When a part is added to an invoice, it is removed from inventory and added to a pending purchase order list (picture below). This happens more or less in real time. Add a part to a repair order, it comes out of inventory and is shown as “on sales order 20871” or whatever the sales order number happens to be. If the part is deleted from the sales order, the part comes back into inventory. The default supplier on the parts record determines to whom the purchase order is issued. The purchase order can be printed and faxed and there is currently work being done on a direct link to WorldPAC Speed Dial. If you find that you want to change a default supplier or minimum stock quantily from the Purchase Order Screen, it’s no problem. Just double click the part and the Part Record comes up for editing.
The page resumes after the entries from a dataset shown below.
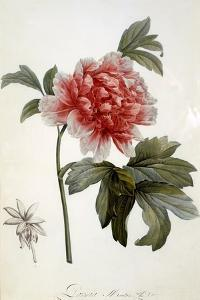 Paeonia Moutan, Published 1799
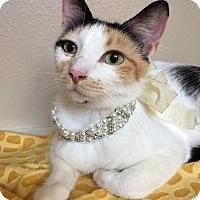Calico Cat for adoption in Pasadena, Texas - Chantel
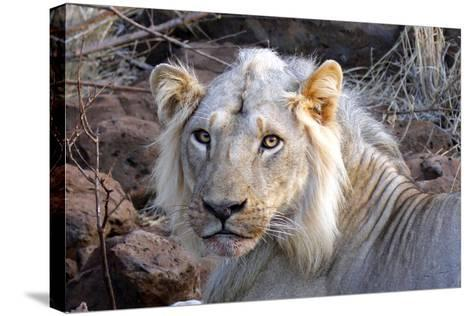Face of Feeding Lion, Meru, Kenya-Kymri Wilt-Stretched Canvas Print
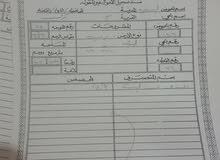 3 قطع أرض محافظه الكرك قرية عي حوض السقيريه واجه 100 على الشارع الرئيسي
There are quite a few reports built into IGST. IGST is a front end for a MySQL database, so Crystal Reports can be used to report on anything imaginable. There are future plans to integrate Crystal Reports into IGST, making it possible for users who own Crystal Reports to write reports to share with other IGST users who do not own Crystal Reports. I’ll be writing more on about IGST and the advantages of using a Client / Server database system at a later date.
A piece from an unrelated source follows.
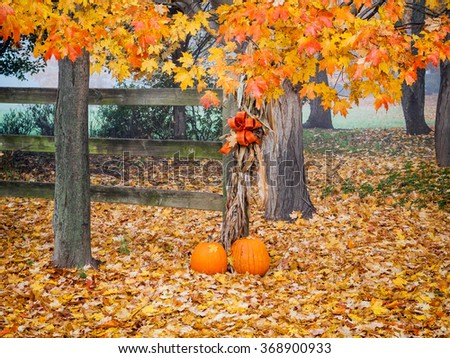 Pumpkins and Autumn leaves in rural Central New Jersey. - stock photo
When the parts order arrives, the parts are “received”, or entered into inventory. On the screen below, we enter the vendor, the vendor’s invoice number, and our PO number. If there was freight on the shipment, we enter that as well. We use Part Records and Receivings for parts we don’t sell too (like shop supplies). It’s a handy way to track usage and compare the cost from different vendors.
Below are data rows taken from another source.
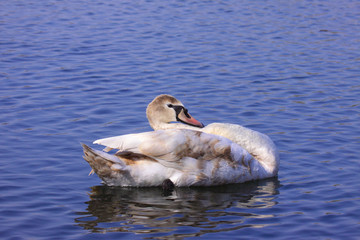 a young mute swan make her toilet. his attitude is soft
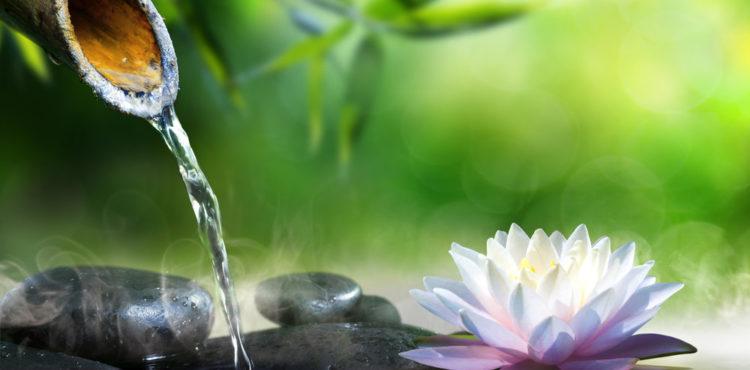Relax Zen Spa Meditation Calm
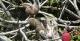 Sloth Family, Mamiraua Nature Reserve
After clicking the “Add” button or alt+a on the screen above, we enter the info for each part on the screen below. After entering the part number, everything else is filled automatically (description, quantity, cost, list, core charge, location, etc). The quantity is pre-filled with the quantity ordered, and the cost is pre-filled with the last cost from the last time the part was received. We always check these fields and change them when a part has been partially shipped or the price has changed. Knowing the last price we paid for a part is very nice, since a few suppliers will offer a low price to hook us, then try to bump the price after a few months. Luckily most of the part suppliers we deal with are excellent and fair (which is why we deal with them). Any of these items can be changed if needed. If the price has gone up, both the cost and the list price can by modified. If there’s no more room in the default location, we can note where we put the part so we can find is later. If we receive a part that has not been ordered before, a new Part Record will be added when the Receiving is processed. At first I thought entering parts into the computer would take a lot of time, but it really doesn’t.

You may notice that the two stocked air filters in the above part record each have a different location. This is possible because each individual part inside a parts record has its own record. This record includes the date of purchase (so you know how long the part has been sitting on your shelf), from whom the part was purchased (so you know who is responsible for warranty), how much you paid for that individual part (this way if you get a special deal on a batch of parts, you can pass it along to your customers until you run out of the specially priced parts), and the location of the part (this way if there’s no more room in the default location, you can note where the part is, for example: “on the floor next to Paul’s desk” could be entered, and when the part is sold, to whom the part was sold and at what profit. If you have more energy than I do, you can even take a digital picture of the part and store it with the record, assign a serial number to each part, add core charges for reman parts, make some parts tax exempt and a bunch of other options.